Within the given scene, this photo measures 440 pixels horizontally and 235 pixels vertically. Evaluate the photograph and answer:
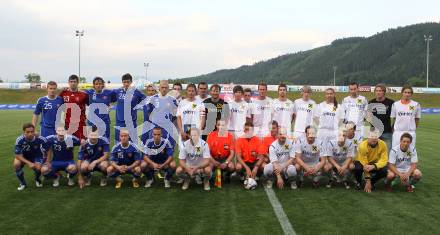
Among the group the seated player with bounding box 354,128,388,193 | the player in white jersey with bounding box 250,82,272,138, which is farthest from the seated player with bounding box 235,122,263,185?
the seated player with bounding box 354,128,388,193

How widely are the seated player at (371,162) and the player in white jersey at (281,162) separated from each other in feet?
3.43

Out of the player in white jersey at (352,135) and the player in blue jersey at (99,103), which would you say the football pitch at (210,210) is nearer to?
the player in white jersey at (352,135)

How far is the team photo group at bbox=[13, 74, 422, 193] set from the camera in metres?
6.90

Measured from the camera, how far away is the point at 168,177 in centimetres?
707

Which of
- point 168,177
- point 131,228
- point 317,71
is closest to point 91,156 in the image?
point 168,177

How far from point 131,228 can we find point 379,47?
162 metres

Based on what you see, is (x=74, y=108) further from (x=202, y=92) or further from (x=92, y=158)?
(x=202, y=92)

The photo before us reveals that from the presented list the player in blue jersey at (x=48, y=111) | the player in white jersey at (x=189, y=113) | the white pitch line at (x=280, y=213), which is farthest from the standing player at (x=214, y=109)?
the player in blue jersey at (x=48, y=111)

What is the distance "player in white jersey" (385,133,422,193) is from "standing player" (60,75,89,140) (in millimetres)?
5473

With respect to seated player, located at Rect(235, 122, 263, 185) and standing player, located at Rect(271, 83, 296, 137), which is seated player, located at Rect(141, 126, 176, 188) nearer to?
seated player, located at Rect(235, 122, 263, 185)

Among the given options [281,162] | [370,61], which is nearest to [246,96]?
[281,162]

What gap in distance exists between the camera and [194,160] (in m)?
7.11

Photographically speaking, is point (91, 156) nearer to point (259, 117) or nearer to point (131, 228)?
point (131, 228)

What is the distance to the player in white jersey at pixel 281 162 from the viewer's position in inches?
273
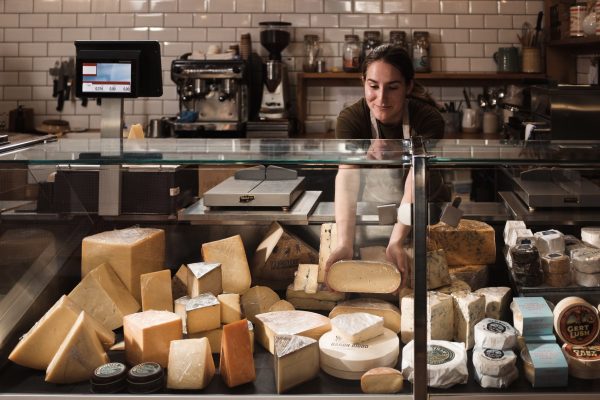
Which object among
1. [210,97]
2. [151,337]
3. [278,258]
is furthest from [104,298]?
[210,97]

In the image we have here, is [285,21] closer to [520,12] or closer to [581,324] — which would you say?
[520,12]

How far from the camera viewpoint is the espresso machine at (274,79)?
4.96 m

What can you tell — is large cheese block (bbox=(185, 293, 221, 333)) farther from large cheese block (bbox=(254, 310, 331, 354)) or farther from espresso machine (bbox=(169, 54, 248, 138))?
espresso machine (bbox=(169, 54, 248, 138))

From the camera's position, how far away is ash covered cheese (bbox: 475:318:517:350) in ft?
5.28

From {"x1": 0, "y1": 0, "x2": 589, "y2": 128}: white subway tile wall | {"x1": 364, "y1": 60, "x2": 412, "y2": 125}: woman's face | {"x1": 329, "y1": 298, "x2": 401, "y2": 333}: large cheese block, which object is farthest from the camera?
{"x1": 0, "y1": 0, "x2": 589, "y2": 128}: white subway tile wall

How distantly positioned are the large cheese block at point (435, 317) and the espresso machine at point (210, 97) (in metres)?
3.24

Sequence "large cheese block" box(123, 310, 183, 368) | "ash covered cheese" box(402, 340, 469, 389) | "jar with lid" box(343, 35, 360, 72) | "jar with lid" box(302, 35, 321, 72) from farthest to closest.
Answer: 1. "jar with lid" box(302, 35, 321, 72)
2. "jar with lid" box(343, 35, 360, 72)
3. "large cheese block" box(123, 310, 183, 368)
4. "ash covered cheese" box(402, 340, 469, 389)

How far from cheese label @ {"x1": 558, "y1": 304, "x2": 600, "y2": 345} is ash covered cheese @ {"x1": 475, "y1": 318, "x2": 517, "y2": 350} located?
12 cm

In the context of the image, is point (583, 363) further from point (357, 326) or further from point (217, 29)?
point (217, 29)

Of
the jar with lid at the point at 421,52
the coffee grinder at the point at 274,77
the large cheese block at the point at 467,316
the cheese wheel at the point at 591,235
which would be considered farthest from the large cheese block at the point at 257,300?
the jar with lid at the point at 421,52

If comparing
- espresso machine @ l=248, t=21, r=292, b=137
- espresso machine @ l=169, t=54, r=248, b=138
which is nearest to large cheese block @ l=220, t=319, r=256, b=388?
espresso machine @ l=169, t=54, r=248, b=138

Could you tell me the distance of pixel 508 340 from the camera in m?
1.61

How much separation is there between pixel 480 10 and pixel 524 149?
3873mm

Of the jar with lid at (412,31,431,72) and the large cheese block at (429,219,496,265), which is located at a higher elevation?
the jar with lid at (412,31,431,72)
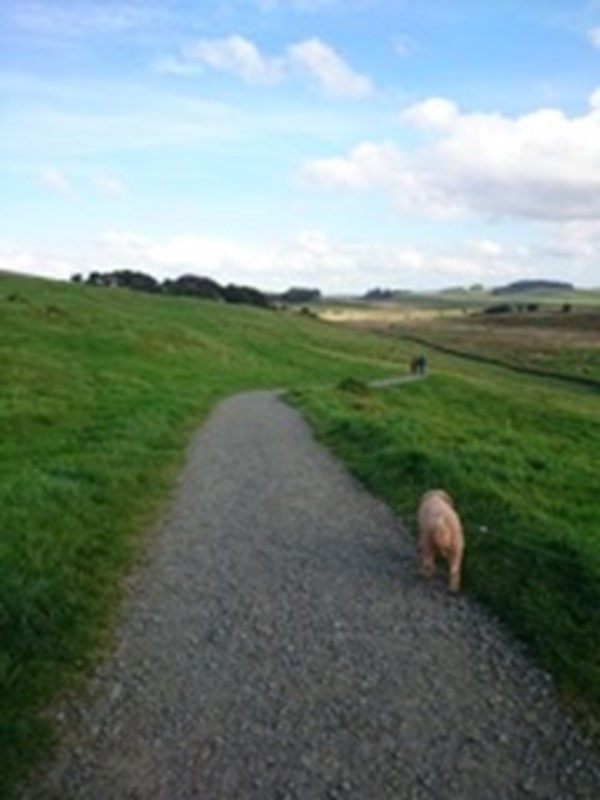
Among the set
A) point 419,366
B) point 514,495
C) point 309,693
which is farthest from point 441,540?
point 419,366

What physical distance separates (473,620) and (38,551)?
619 cm

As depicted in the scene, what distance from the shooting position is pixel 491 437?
3184cm

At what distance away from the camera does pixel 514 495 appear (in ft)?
61.8

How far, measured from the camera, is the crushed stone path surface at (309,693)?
26.5ft

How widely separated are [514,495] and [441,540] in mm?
6286

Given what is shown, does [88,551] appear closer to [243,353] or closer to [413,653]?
[413,653]

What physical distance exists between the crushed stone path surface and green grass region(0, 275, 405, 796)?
514 mm

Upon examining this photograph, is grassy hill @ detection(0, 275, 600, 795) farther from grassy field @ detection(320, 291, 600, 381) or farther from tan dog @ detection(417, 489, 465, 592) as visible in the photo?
grassy field @ detection(320, 291, 600, 381)

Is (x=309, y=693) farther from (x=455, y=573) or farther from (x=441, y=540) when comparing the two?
(x=441, y=540)

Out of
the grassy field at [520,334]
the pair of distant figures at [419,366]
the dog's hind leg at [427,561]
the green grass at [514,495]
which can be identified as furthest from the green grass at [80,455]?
the grassy field at [520,334]

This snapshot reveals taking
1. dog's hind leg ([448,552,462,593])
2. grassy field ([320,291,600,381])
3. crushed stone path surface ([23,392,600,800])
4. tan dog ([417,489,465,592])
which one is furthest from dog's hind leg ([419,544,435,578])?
grassy field ([320,291,600,381])

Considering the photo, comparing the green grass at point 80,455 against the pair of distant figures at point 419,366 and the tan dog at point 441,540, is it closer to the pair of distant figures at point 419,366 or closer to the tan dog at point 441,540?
the pair of distant figures at point 419,366

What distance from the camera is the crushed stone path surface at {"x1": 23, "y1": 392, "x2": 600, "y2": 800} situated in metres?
8.06

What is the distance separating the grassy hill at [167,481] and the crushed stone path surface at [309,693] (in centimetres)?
51
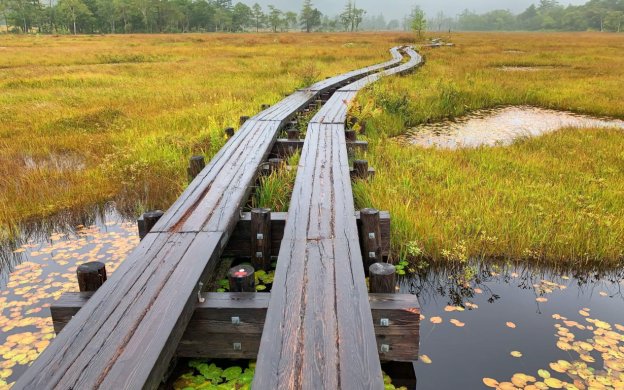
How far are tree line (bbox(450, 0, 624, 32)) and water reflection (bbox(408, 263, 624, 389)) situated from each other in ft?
399

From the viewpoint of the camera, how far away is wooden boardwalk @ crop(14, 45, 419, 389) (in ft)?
6.68

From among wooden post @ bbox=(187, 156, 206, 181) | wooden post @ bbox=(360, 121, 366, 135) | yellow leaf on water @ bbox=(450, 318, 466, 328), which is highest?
wooden post @ bbox=(360, 121, 366, 135)

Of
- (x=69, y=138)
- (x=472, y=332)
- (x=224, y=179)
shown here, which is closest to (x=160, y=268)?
(x=224, y=179)

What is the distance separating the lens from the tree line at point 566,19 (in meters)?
105

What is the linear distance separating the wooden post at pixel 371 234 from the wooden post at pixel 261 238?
33.1 inches

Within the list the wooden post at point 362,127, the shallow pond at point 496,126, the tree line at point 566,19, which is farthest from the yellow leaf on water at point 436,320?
the tree line at point 566,19

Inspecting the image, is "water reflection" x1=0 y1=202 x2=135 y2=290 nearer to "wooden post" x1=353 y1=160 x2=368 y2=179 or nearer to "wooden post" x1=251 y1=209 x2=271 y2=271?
"wooden post" x1=251 y1=209 x2=271 y2=271

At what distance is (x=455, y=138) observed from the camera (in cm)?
916

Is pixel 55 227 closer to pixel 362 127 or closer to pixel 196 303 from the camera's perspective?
pixel 196 303

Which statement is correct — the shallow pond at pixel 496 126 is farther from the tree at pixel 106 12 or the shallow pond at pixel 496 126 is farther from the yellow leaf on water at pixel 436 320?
the tree at pixel 106 12

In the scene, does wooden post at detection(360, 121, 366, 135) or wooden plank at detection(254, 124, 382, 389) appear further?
wooden post at detection(360, 121, 366, 135)

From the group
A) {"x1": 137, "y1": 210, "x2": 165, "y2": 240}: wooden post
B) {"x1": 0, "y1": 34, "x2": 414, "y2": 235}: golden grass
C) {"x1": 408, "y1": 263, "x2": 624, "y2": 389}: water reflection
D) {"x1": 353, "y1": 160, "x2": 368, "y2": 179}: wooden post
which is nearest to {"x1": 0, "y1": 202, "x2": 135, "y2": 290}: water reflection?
{"x1": 0, "y1": 34, "x2": 414, "y2": 235}: golden grass

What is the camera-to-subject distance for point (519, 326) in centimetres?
346

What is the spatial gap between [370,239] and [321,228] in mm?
463
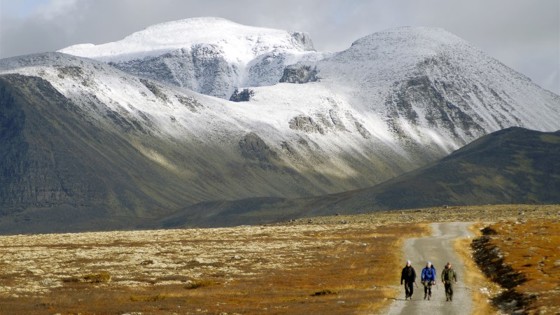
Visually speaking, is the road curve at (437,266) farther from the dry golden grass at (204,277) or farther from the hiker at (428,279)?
the dry golden grass at (204,277)

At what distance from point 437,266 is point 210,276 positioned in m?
16.2

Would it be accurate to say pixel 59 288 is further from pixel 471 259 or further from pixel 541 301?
pixel 471 259

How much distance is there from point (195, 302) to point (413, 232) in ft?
219

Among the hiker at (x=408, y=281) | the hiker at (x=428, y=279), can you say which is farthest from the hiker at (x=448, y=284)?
the hiker at (x=408, y=281)

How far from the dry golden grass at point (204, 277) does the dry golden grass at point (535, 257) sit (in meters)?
7.71

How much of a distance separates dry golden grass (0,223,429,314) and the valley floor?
0.06 m

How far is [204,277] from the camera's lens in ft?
219

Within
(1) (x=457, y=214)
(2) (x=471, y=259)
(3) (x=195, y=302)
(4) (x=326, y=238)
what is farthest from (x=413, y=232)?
(3) (x=195, y=302)

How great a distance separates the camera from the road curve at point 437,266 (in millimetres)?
48688

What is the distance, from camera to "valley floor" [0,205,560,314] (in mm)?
50688

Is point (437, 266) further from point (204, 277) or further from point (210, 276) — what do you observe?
point (204, 277)

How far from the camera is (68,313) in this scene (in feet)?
155

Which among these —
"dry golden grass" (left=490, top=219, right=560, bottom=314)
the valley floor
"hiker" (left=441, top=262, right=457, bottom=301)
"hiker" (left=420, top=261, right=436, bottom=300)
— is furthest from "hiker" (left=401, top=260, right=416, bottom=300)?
"dry golden grass" (left=490, top=219, right=560, bottom=314)

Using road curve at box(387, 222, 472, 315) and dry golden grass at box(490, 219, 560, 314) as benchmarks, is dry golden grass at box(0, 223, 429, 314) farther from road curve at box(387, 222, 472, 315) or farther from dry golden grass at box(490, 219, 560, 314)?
dry golden grass at box(490, 219, 560, 314)
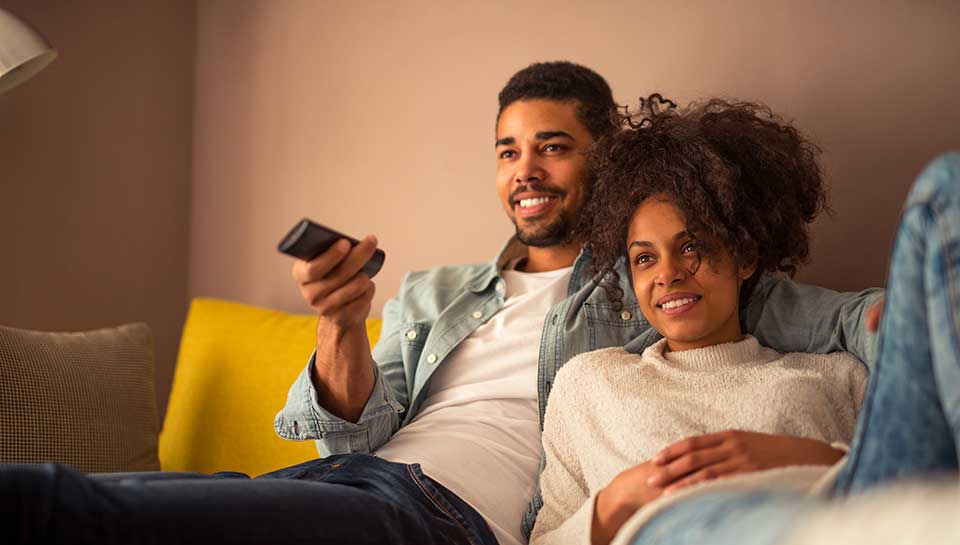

Written exercise
Convert every line from the one containing "Visually speaking, is" through the end of the material, both included, into a JSON list of strings with one string per line. Skip blank lines and leave out the pictures.

Written answer
[
  "Visually speaking, is the road curve at (437,266) farther from the dry golden grass at (204,277) or farther from the hiker at (428,279)?",
  "the dry golden grass at (204,277)",
  "At what distance from point 437,266 is point 210,276 positioned in m?",
  "16.2",
  "Would it be accurate to say pixel 59 288 is further from pixel 471 259 or further from pixel 541 301?",
  "pixel 471 259",
  "How much distance is there from point (195, 302) to point (413, 232) in ft?",
  "219",
  "Among the hiker at (x=408, y=281) | the hiker at (x=428, y=279), can you say which is farthest from the hiker at (x=448, y=284)?",
  "the hiker at (x=408, y=281)",
  "How far from the dry golden grass at point (204, 277) does the dry golden grass at point (535, 257) sit (in meters)?",
  "7.71",
  "How much of a distance separates dry golden grass (0,223,429,314) and the valley floor?",
  "0.06 m",
  "How far is [204,277] from the camera's lens in ft?",
  "219",
  "Within",
  "(1) (x=457, y=214)",
  "(2) (x=471, y=259)",
  "(3) (x=195, y=302)",
  "(4) (x=326, y=238)",
  "what is farthest from (x=413, y=232)?",
  "(3) (x=195, y=302)",
  "How great a distance separates the camera from the road curve at point 437,266 (in millimetres)?",
  "48688",
  "What is the distance, from camera to \"valley floor\" [0,205,560,314] (in mm)?",
  "50688",
  "Is point (437, 266) further from point (204, 277) or further from point (210, 276) — what do you observe?",
  "point (204, 277)",
  "How far from the camera is (68,313) in this scene (in feet)?",
  "155",
  "Which among these —",
  "\"dry golden grass\" (left=490, top=219, right=560, bottom=314)",
  "the valley floor",
  "\"hiker\" (left=441, top=262, right=457, bottom=301)",
  "\"hiker\" (left=420, top=261, right=436, bottom=300)",
  "— is furthest from \"hiker\" (left=401, top=260, right=416, bottom=300)?",
  "\"dry golden grass\" (left=490, top=219, right=560, bottom=314)",
  "Using road curve at box(387, 222, 472, 315) and dry golden grass at box(490, 219, 560, 314) as benchmarks, is dry golden grass at box(0, 223, 429, 314) farther from road curve at box(387, 222, 472, 315) or farther from dry golden grass at box(490, 219, 560, 314)?",
  "dry golden grass at box(490, 219, 560, 314)"
]